Une ligne précaire traverse l’espace accueil de l’association, faute d’une installation électrique adéquate. (Photo : B.G.)

L’arrêté de péril placardé dans le hall et à l’extérieur reprend les maux sempiternels de l’habitat indigne : la façade présente des risques de chute de matériau sur les personnes. Aux 3ᵉ et 4ᵉ étages, les fuites d’eau dégradent la structure des planchers avec, là encore, un danger de “chutes sur les personnes“. Les propriétaires ont sept mois pour agir et mener les travaux. Le paradoxe est que le bailleur de l’association est la Ville de Marseille elle-même, coincée dans une copropriété où elle n’est pas majoritaire.

Dans les étages, le principal propriétaire traîne les pieds pour réaliser les travaux. “Disons que ses locataires sont du genre à mettre un seau d’eau plutôt que de prévenir le propriétaire qu’il y a un trou dans le toit”, formule une salariée. Contacté par Marsactu, le syndic professionnel n’était pas disposé à nous répondre dans le temps imparti à la rédaction de cet article. Quant au propriétaire indélicat, il n’a pas donné suite à nos appels.

La mairie de Marseille a entrepris un bras de fer avec ce dernier, lui enjoignant de faire des travaux d’ici à septembre prochain. “À partir de cette date, si les travaux n’ont pas été exécutés, la Ville pourra engager des travaux d’office afin de résoudre la situation et se retourner ensuite vers le propriétaire défaillant“, indique le service presse de la collectivité en réponse à nos questions.
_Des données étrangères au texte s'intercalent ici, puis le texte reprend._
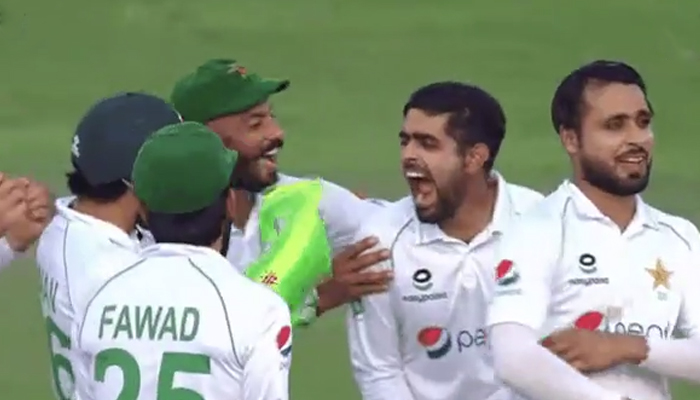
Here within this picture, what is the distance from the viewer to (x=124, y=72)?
10359 mm

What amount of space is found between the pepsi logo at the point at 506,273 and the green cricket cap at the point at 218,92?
1211 millimetres

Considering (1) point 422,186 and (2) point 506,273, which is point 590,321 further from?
(1) point 422,186

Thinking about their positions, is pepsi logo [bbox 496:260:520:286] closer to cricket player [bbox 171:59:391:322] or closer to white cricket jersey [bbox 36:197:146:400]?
cricket player [bbox 171:59:391:322]

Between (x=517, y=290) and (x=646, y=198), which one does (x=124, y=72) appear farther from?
(x=517, y=290)

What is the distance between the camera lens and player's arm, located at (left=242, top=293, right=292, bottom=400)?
151 inches

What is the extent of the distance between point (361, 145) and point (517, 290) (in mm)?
5393

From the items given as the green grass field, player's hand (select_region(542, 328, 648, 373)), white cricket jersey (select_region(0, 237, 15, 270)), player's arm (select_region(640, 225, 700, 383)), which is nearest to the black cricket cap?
white cricket jersey (select_region(0, 237, 15, 270))

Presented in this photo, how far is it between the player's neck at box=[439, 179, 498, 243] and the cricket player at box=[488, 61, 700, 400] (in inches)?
22.1

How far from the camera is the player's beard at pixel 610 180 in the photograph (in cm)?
462

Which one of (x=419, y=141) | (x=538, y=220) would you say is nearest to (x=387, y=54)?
(x=419, y=141)

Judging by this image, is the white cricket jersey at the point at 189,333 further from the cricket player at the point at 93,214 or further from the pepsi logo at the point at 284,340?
the cricket player at the point at 93,214

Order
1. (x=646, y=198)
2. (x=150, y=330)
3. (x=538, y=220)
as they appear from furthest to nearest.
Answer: (x=646, y=198) → (x=538, y=220) → (x=150, y=330)

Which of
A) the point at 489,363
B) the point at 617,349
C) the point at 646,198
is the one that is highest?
the point at 617,349

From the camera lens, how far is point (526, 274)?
4469mm
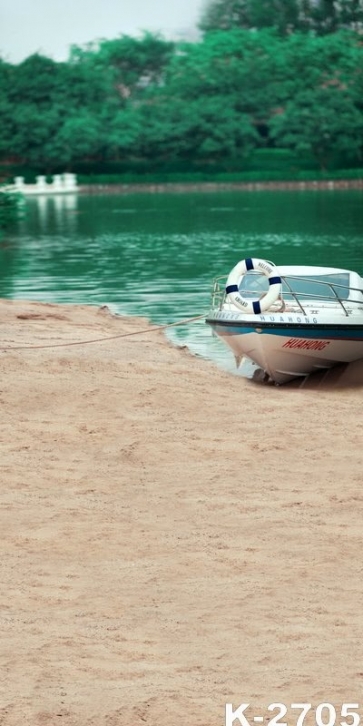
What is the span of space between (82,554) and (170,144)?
125 m

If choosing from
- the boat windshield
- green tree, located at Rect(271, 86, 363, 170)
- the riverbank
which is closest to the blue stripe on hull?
the boat windshield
Plus de chauffage depuis trois ans

L’association se retrouve donc prise en étau, entre une municipalité qui se pose en partenaire des associations du quartier et, de l’autre, un bailleur qui peine à maintenir un accueil digne. Depuis trois ans, il n’y a pas de chauffage en hiver et pas de fraîcheur en été. “Et soudain, le 11 avril on a vu débarquer des techniciens qui ont lancé le chantier au milieu du public“, raconte une salariée.

Éventré pour réaliser des travaux, le faux-plafond n’a jamais été réparé. Photo : B.G.

De l’eau, l’agente d’entretien Halima Salami en éponge tous les jours et parfois plusieurs centimètres avant l’arrivée des équipes. Selon les aléas, elle tombe en pluie ou en goutte-à-goutte le long des luminaires. Sans doute à cause de ce problème d’eau, le volet électrique de la vitrine a cessé de fonctionner un mois durant, obligeant les équipes à travailler sans lumière du jour et à faire passer le public par un étroit couloir.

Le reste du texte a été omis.